• _AVAILABLE DATA_
----
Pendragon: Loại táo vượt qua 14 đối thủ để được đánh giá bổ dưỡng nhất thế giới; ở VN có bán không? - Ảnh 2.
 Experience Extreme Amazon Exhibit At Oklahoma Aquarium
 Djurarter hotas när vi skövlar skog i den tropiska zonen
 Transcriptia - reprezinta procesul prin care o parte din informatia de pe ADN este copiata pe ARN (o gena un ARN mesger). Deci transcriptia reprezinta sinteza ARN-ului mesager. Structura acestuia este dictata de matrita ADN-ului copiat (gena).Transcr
----
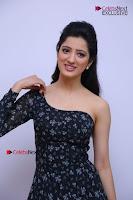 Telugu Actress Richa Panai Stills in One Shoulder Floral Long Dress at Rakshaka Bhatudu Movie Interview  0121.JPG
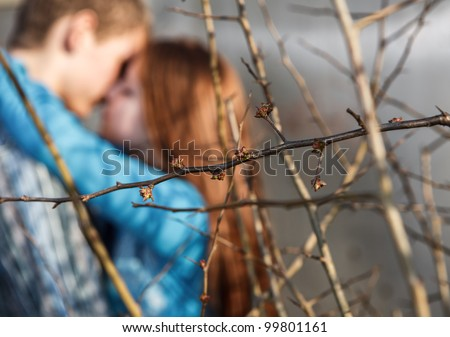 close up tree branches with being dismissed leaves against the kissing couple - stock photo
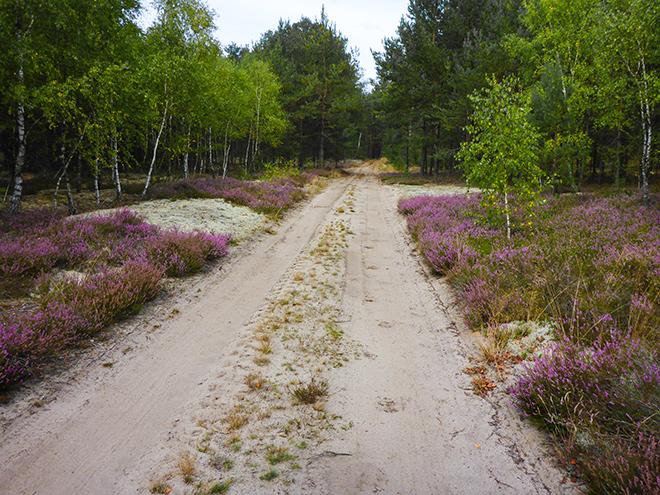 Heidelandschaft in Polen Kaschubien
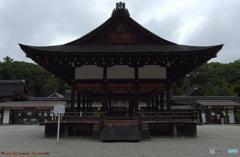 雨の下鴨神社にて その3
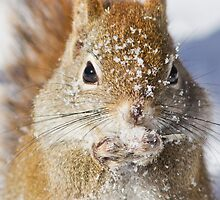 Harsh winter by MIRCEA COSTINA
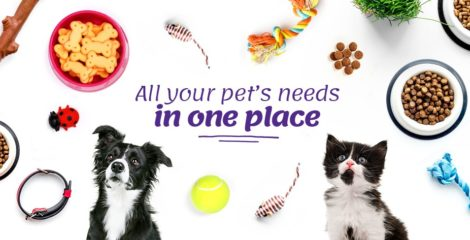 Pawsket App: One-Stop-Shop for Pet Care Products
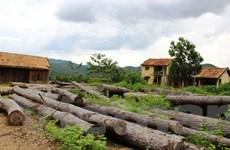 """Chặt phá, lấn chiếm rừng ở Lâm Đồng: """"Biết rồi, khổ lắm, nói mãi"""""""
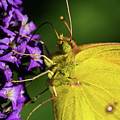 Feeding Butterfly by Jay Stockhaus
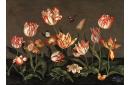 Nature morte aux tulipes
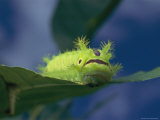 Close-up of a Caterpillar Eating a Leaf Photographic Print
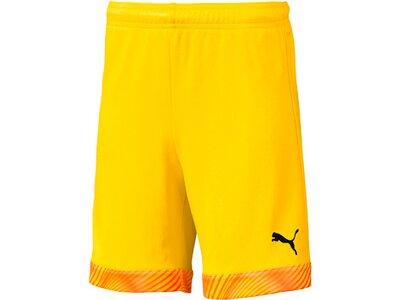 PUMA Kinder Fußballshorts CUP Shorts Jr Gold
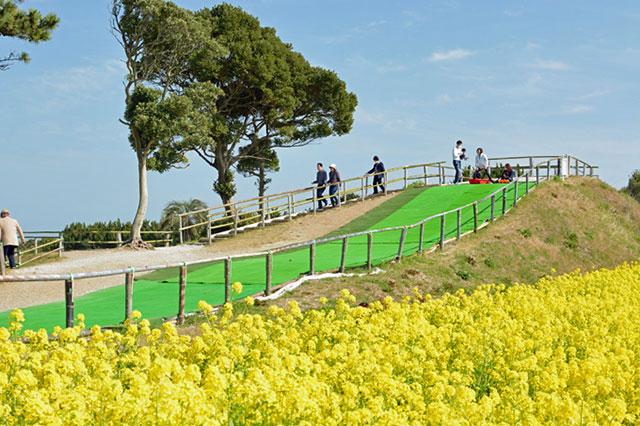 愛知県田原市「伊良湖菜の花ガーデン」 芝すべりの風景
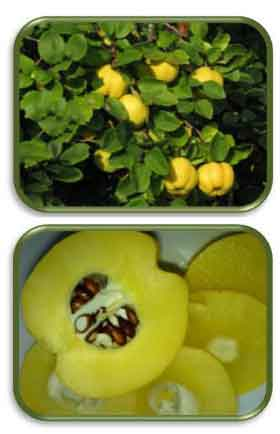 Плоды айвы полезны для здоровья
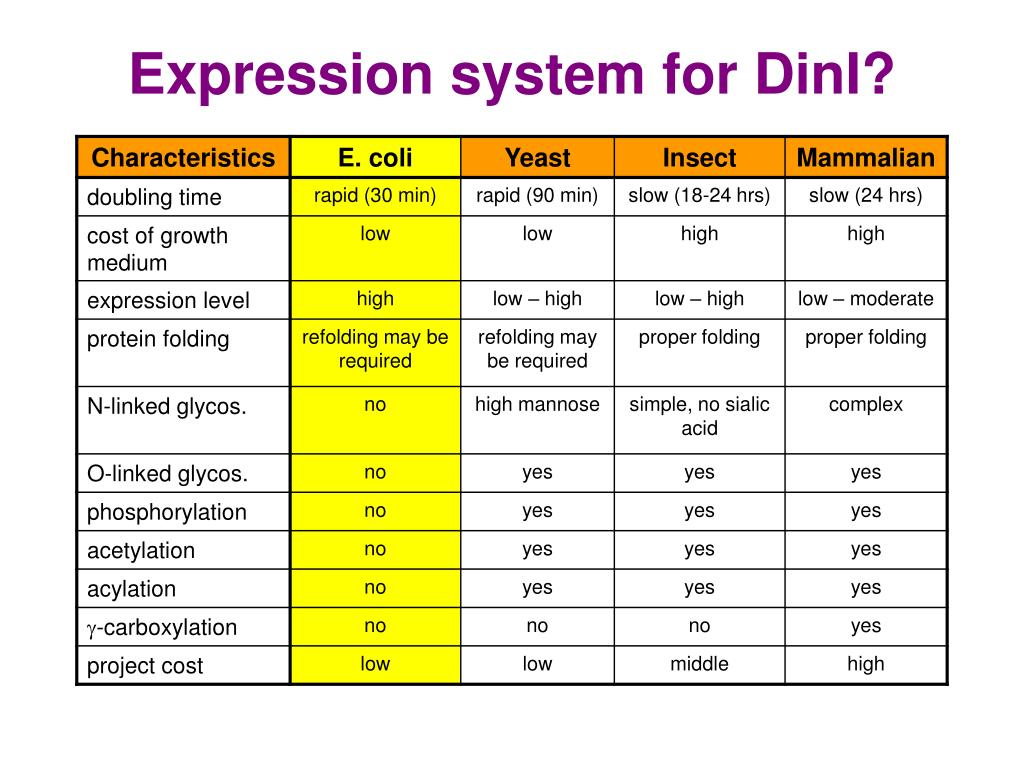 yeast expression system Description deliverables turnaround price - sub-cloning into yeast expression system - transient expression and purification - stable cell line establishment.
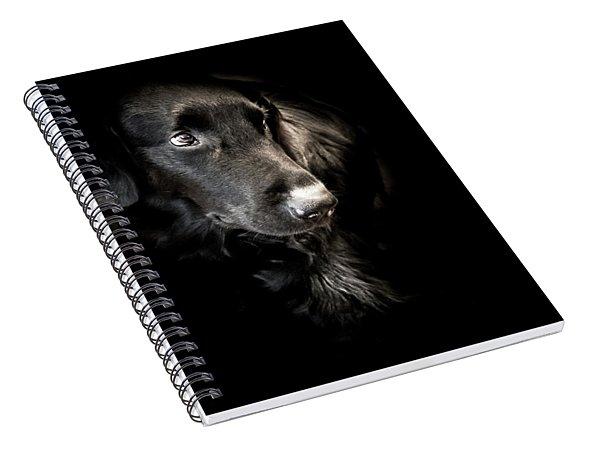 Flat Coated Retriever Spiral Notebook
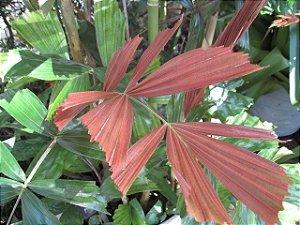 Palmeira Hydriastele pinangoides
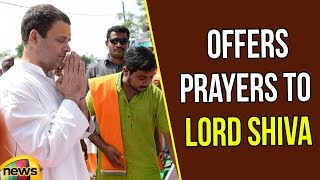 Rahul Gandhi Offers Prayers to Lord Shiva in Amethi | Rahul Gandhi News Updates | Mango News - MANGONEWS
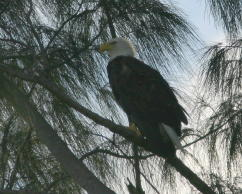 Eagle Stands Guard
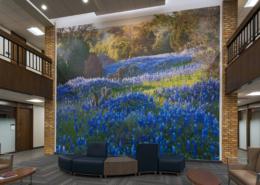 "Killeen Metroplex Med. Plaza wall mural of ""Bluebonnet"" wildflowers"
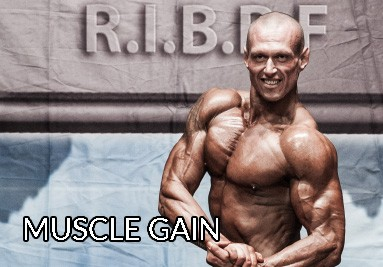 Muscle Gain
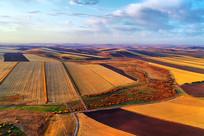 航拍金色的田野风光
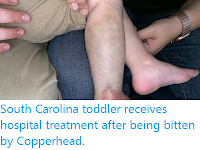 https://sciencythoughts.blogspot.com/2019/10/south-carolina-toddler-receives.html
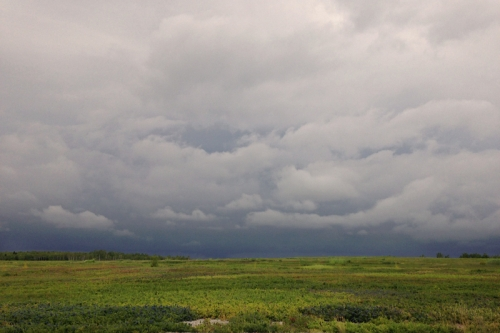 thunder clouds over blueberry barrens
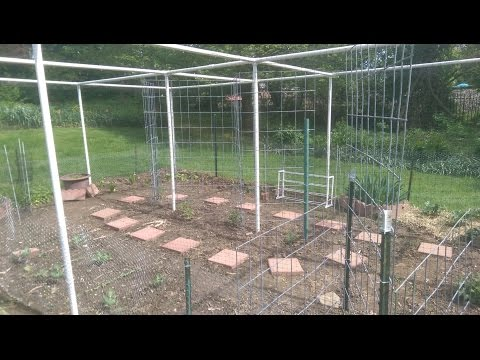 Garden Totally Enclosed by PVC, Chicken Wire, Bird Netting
----
• _PROBLEM TO SOLVE_
Output exactly the lines above, from the line with "phá, lấn chiếm" to the line with "Плоды айвы полезны для здоровья", both included; skip the pictures.

• _TASK OUTPUT_
 """Chặt phá, lấn chiếm rừng ở Lâm Đồng: """"Biết rồi, khổ lắm, nói mãi"""""""
 Feeding Butterfly by Jay Stockhaus
 Nature morte aux tulipes
 Close-up of a Caterpillar Eating a Leaf Photographic Print
 PUMA Kinder Fußballshorts CUP Shorts Jr Gold
 愛知県田原市「伊良湖菜の花ガーデン」 芝すべりの風景
 Плоды айвы полезны для здоровья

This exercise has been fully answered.